Herbie learns to grind

Director: Angela Robinson
Cast: Lindsay Lohan, Michael Keaton, Matt Dillon, Justin Long

Tagline: He’s Back!

In this peculiar but compelling adult drama, Lindsay Lohan plays a vulnerable college hopeful who is abused by a greasy forty-two year old male. He slaps her about, makes her do things she doesn’t want to do, ejaculates on her chest in public etc. She is surprisingly (often very visibly) turned on by such shenanigans and plays along with his twisted behaviour. Things start to escalate when the cycle of abuse gets out of control and before long, both are openly seeing other people as part of a flirty game, but Lohan takes things a little too far, letting a seedy pervert (Matt Dillon) give her the ‘ride of her life’ causing her devastated partner to try to commit suicide. She ultimately has to decide whether her debauched lifestyle is more important to her than the wild friend who started the fun.
The credit for getting this movie a U certificate (in Britain anyway, Ireland saw through it) goes to director Angela Robinson, who has worked only on dykesploitation movies like But I’m A Cheerleader, Chickula: Teenage Vampire and last year’s D.E.B.S.. I was unfamiliar with these films, but if others know them it might explain why I was the youngest but one in the cinema.
The family movie template is so thin as to be practically nonsensical, but this has its advantages.
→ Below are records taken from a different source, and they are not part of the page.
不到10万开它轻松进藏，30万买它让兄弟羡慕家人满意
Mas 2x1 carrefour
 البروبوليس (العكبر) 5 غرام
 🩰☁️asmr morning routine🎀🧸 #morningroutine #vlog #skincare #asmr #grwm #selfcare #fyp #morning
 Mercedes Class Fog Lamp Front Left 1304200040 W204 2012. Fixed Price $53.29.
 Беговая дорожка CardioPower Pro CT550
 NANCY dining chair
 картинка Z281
Michael Keaton is hopeless, emotionless, and unable to say anything of interest, but cameos by plenty of NASCAR’s greatest stars, such as Jeff Gordon and Jimmy Johnson show this to be a highly successful method performance. The Daytona 500 is mercifully reduced to a very brief farce, with noone but Herb’s driving shown in any capacity. The outcome of the last race is so uninteresting that it is even revealed in the trailer, to allow for more time to promote Cheetoes, as well as both Pepsi and Coca Cola.
Whether this movie serves as a poignant comment on the hollowness of modern eroticism or simply to point out to the six-year-old boy in front of me how lovely Lindsay Lohan looks in her array of blue tops every three seconds, it has a disappointing aftertaste. Perhaps because of the casualness of the final paedo joke, or that so many NASCAR fans are made happier, or maybe just because it is left to the imagination exactly how cars do it.